Gran parte dei paesi europei è sulla stessa linea; l’Uefa spende parole per il rispetto, riconoscendo l’emergenza strutturale del calcio: razzismo, xenofobia, fascismo, antisemitismo, omofobia, sessismo.
In Italia dobbiamo accontentarci di piccoli passi: mister Prandelli, i calciatori Damiano Tommasi, Claudio Marchisio, pupone Totti e perfino Marco Materazzi hanno dati segnali di vita, messaggi nella bottiglia in un mare in perenne tempesta.
D’altro canto il mondo della politica, principale causa di questa situazione, non è in grado di promuovere l’avanzamento: i due disegni di legge che riguardano omofobia e diritti umani appaiono disastrosi: la legge Scalfarotto è ferma da due anni in Parlamento, e per fortuna, perché invece di contrastarla, legalizza l’omofobia istituzionale; la legge Cirinnà, che pur di riconoscere alcuni parzialissimi diritti, legalizza la discriminazione per legge, sta per essere discussa al Senato.
Nessuna sorpresa, siamo al tempo del colera.
Il lavoro che ci aspetta è enorme. C’è da alfabetizzarci sulla differenza tra sesso biologico (maschio, femmina, intersex), orientamento (etero, gay, bi) e genere (uomo, donna, trans) e sul contrasto degli stereotipi che grondano dalle parole dei manipolatori di professione.
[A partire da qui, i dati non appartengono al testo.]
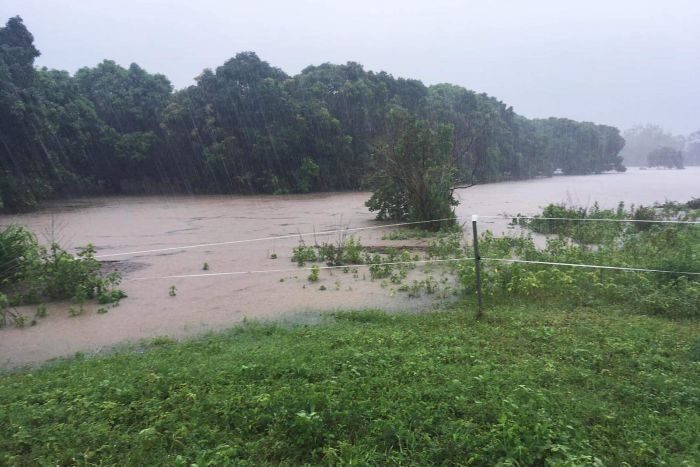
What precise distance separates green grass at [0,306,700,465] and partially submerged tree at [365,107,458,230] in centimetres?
757

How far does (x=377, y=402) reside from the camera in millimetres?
3154

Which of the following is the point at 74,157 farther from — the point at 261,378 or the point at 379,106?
the point at 261,378

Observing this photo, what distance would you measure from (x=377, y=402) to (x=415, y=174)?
965cm

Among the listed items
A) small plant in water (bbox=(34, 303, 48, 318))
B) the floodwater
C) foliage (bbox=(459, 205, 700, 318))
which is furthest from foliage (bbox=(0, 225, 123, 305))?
foliage (bbox=(459, 205, 700, 318))

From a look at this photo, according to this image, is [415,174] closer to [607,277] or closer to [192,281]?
[192,281]

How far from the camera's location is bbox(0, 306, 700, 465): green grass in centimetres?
271

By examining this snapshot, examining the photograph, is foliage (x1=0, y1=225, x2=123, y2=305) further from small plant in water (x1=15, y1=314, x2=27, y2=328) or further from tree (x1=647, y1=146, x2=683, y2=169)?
tree (x1=647, y1=146, x2=683, y2=169)

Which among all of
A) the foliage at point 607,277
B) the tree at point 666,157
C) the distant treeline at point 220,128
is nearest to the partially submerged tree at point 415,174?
the foliage at point 607,277

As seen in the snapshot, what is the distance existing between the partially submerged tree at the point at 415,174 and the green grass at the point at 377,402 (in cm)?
757

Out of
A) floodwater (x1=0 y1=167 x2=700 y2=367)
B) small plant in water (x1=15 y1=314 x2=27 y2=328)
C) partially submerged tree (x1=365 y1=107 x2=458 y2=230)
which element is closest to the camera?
floodwater (x1=0 y1=167 x2=700 y2=367)

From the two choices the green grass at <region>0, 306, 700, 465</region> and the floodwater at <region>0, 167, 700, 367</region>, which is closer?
the green grass at <region>0, 306, 700, 465</region>

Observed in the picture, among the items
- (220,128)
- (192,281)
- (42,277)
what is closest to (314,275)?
(192,281)

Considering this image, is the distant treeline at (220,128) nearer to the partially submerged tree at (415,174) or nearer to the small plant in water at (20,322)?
the partially submerged tree at (415,174)

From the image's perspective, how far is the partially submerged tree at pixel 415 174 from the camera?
11992 millimetres
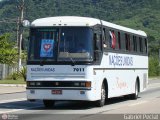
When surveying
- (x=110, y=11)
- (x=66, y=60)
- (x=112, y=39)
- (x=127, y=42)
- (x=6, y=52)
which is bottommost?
(x=6, y=52)

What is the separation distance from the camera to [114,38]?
22.8 metres

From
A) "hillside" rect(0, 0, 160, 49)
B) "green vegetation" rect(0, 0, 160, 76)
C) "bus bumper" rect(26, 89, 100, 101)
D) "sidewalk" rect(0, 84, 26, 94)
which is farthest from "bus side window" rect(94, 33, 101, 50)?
"hillside" rect(0, 0, 160, 49)

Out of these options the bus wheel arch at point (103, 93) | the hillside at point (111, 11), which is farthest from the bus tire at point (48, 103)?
the hillside at point (111, 11)

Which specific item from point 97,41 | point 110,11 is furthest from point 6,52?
point 110,11

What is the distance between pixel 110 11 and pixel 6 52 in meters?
108

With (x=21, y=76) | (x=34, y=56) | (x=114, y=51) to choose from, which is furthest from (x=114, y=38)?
(x=21, y=76)

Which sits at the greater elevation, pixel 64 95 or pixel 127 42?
pixel 127 42

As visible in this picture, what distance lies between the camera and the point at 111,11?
158 m

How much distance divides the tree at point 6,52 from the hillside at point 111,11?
53414 millimetres

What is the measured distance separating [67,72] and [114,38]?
394 centimetres

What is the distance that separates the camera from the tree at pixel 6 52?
5066 cm

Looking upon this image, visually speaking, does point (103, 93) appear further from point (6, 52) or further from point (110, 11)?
point (110, 11)

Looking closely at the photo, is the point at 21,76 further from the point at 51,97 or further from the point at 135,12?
the point at 135,12

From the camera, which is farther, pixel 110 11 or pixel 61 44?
pixel 110 11
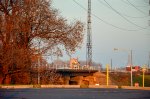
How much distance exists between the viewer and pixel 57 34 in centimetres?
5722

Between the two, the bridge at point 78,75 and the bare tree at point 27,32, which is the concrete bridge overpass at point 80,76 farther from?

La resistenza può forse ripartire da qui, dalle parole di Gianni Mura rivolte a Pep Guardiola, il miglior allenatore del mondo: “Non occorre che le spieghi perché lei è diverso, in questo calcio. Da giocatore, qualcuno sentenziò che lei era gay, perché le piaceva andare a teatro e, addirittura, leggere libri”.
Oppure da quel bacio stampato il 19 ottobre del 2013 dall’attaccante diciottenne dell’Ischia, dopo aver segnato un gol nella partita Salernitana–Ischia, categoria Berretti. Aggrappato alla recinzione. Sulle labbra del proprio fidanzato.